**PROBLEM:** Switch "defective" to "faulty" everywhere it appears in the records below, and write out all of the records again with no other changes.

(Stored items from a collection)
= = =

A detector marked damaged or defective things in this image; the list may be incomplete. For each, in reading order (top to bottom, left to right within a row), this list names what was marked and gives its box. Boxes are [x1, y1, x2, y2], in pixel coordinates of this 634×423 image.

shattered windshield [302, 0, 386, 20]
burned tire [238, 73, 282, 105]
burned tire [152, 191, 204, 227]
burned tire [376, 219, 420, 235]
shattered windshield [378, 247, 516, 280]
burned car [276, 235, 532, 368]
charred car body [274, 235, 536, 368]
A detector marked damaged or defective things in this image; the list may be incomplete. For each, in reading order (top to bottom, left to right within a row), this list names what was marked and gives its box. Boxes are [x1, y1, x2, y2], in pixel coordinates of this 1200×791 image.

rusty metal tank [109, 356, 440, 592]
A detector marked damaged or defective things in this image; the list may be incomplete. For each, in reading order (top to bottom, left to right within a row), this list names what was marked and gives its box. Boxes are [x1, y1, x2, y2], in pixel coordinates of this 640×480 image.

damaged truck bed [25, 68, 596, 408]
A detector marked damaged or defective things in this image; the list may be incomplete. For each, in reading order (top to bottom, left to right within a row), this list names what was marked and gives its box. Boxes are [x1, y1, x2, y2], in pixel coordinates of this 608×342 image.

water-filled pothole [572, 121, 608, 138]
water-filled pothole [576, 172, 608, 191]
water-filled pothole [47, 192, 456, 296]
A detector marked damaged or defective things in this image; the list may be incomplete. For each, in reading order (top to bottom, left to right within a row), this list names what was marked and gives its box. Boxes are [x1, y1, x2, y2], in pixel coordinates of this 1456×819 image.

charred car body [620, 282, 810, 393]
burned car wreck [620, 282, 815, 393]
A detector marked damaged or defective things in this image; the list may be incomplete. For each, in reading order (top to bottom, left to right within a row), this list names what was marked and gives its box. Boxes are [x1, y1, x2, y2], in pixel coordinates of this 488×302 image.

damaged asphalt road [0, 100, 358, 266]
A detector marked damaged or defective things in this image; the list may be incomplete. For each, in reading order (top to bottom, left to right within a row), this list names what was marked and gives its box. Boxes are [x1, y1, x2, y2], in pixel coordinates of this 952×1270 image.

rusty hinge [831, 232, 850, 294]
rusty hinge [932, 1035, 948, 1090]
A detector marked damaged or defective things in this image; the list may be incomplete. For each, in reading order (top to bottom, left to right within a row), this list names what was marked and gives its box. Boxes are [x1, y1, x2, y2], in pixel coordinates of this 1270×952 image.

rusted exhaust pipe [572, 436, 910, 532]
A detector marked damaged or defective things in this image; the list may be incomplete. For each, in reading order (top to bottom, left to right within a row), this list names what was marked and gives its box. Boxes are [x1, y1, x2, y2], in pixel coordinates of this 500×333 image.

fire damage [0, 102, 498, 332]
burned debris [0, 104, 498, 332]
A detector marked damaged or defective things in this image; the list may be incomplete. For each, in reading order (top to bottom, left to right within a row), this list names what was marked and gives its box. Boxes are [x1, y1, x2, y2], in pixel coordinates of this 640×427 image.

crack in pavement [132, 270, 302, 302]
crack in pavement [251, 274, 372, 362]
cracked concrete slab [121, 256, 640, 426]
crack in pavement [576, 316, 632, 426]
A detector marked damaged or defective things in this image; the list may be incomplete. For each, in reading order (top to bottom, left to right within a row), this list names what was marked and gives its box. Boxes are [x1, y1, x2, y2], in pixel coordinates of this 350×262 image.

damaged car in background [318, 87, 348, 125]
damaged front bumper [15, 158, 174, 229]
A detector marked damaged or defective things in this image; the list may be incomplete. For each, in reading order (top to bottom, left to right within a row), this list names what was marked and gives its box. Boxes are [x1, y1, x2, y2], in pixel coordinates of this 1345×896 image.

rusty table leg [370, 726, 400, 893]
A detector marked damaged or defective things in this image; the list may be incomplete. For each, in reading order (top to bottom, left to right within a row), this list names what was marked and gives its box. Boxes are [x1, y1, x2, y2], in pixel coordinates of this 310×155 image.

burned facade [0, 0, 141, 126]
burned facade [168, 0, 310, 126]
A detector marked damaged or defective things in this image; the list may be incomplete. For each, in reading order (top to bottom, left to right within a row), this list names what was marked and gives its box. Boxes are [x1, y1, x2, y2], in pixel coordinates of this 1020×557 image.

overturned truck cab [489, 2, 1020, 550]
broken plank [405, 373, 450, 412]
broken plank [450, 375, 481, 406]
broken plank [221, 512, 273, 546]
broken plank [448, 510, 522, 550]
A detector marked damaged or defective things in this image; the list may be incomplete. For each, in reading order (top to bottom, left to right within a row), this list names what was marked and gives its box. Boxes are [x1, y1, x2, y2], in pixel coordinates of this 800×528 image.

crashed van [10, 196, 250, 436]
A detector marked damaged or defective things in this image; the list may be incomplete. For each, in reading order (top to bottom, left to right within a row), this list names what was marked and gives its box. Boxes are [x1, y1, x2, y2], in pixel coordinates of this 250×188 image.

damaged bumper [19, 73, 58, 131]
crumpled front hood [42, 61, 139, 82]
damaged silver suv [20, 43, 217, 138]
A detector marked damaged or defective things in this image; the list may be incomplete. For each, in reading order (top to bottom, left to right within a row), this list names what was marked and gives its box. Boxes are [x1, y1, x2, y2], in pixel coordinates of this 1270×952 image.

= = =

**SOLUTION TO THE PROBLEM:**
A detector marked damaged or faulty things in this image; the list may be incomplete. For each, in reading order (top to bottom, left to right within a row), this list names what was marked and gives its box. Boxes are [x1, y1, x2, y2], in pixel coordinates of this 634×423 image.

shattered windshield [302, 0, 386, 20]
burned tire [238, 73, 282, 105]
burned tire [152, 191, 204, 227]
burned tire [376, 219, 420, 235]
shattered windshield [378, 247, 516, 280]
burned car [276, 235, 532, 368]
charred car body [274, 235, 536, 368]
A detector marked damaged or faulty things in this image; the list may be incomplete. For each, in reading order (top to bottom, left to right within a row), this list names what was marked and gives its box. Boxes are [x1, y1, x2, y2], in pixel coordinates of this 1200×791 image.

rusty metal tank [109, 356, 440, 592]
A detector marked damaged or faulty things in this image; the list may be incomplete. For each, in reading order (top to bottom, left to right within a row), this list names what was marked and gives its box. Boxes are [x1, y1, x2, y2], in pixel coordinates of this 640×480 image.

damaged truck bed [25, 68, 596, 408]
A detector marked damaged or faulty things in this image; the list may be incomplete. For each, in reading order (top to bottom, left to right within a row), this list names what was marked and gives its box. Boxes are [x1, y1, x2, y2], in pixel coordinates of this 608×342 image.

water-filled pothole [572, 121, 608, 138]
water-filled pothole [576, 172, 608, 191]
water-filled pothole [47, 192, 456, 296]
A detector marked damaged or faulty things in this image; the list may be incomplete. For each, in reading order (top to bottom, left to right within a row), this list names what was marked and gives its box. Boxes are [x1, y1, x2, y2], in pixel coordinates of this 1456×819 image.

charred car body [620, 282, 810, 393]
burned car wreck [620, 282, 815, 393]
A detector marked damaged or faulty things in this image; the list may be incomplete. For each, in reading order (top to bottom, left to right within a row), this list names what was marked and gives its box. Boxes are [x1, y1, x2, y2], in pixel coordinates of this 488×302 image.

damaged asphalt road [0, 100, 358, 266]
A detector marked damaged or faulty things in this image; the list may be incomplete. For each, in reading order (top to bottom, left to right within a row), this list names what was marked and gives its box. Boxes are [x1, y1, x2, y2], in pixel coordinates of this 952×1270 image.

rusty hinge [831, 232, 850, 294]
rusty hinge [932, 1035, 948, 1090]
A detector marked damaged or faulty things in this image; the list may be incomplete. For each, in reading order (top to bottom, left to right within a row), this list names what was marked and gives its box. Boxes are [x1, y1, x2, y2], in pixel coordinates of this 1270×952 image.

rusted exhaust pipe [572, 436, 910, 532]
A detector marked damaged or faulty things in this image; the list may be incomplete. For each, in reading order (top to bottom, left to right within a row), this list names what was marked and gives its box. Boxes are [x1, y1, x2, y2], in pixel coordinates of this 500×333 image.

fire damage [0, 102, 498, 332]
burned debris [0, 104, 498, 332]
A detector marked damaged or faulty things in this image; the list may be incomplete. For each, in reading order (top to bottom, left to right within a row), this list names what was marked and gives its box. Boxes are [x1, y1, x2, y2], in pixel coordinates of this 640×427 image.

crack in pavement [132, 270, 302, 302]
crack in pavement [251, 274, 372, 362]
cracked concrete slab [121, 256, 640, 426]
crack in pavement [576, 316, 632, 426]
A detector marked damaged or faulty things in this image; the list may be incomplete. For each, in reading order (top to bottom, left to right within a row), this list names what was marked and gives its box. Boxes are [x1, y1, x2, y2], in pixel coordinates of this 350×262 image.

damaged car in background [318, 87, 348, 125]
damaged front bumper [15, 158, 174, 229]
A detector marked damaged or faulty things in this image; the list may be incomplete. For each, in reading order (top to bottom, left to right within a row), this list names what was marked and gives its box. Boxes are [x1, y1, x2, y2], in pixel coordinates of this 1345×896 image.

rusty table leg [370, 726, 400, 893]
A detector marked damaged or faulty things in this image; the list may be incomplete. For each, in reading order (top to bottom, left to right within a row), this list names what was marked and gives its box. Boxes are [x1, y1, x2, y2], in pixel coordinates of this 310×155 image.

burned facade [0, 0, 141, 126]
burned facade [168, 0, 310, 126]
A detector marked damaged or faulty things in this image; the list may be incomplete. For each, in reading order (top to bottom, left to right within a row), this list names what was marked and gives its box. Boxes are [x1, y1, x2, y2], in pixel coordinates of this 1020×557 image.

overturned truck cab [489, 2, 1020, 550]
broken plank [405, 373, 450, 412]
broken plank [450, 375, 481, 406]
broken plank [221, 512, 273, 546]
broken plank [448, 510, 522, 550]
A detector marked damaged or faulty things in this image; the list may be incomplete. For each, in reading order (top to bottom, left to right within a row), this list names what was marked and gives its box. Boxes are [x1, y1, x2, y2], in pixel coordinates of this 800×528 image.

crashed van [10, 196, 250, 436]
A detector marked damaged or faulty things in this image; the list may be incomplete. For each, in reading order (top to bottom, left to right within a row), this list names what was marked and gives its box. Boxes are [x1, y1, x2, y2], in pixel coordinates of this 250×188 image.

damaged bumper [19, 73, 58, 131]
crumpled front hood [42, 61, 139, 82]
damaged silver suv [20, 43, 217, 138]
A detector marked damaged or faulty things in this image; the list may be incomplete. For each, in reading order (top to bottom, left to right within a row), this list names what was marked and gives its box. Boxes are [x1, y1, x2, y2], in pixel coordinates of this 1270×952 image.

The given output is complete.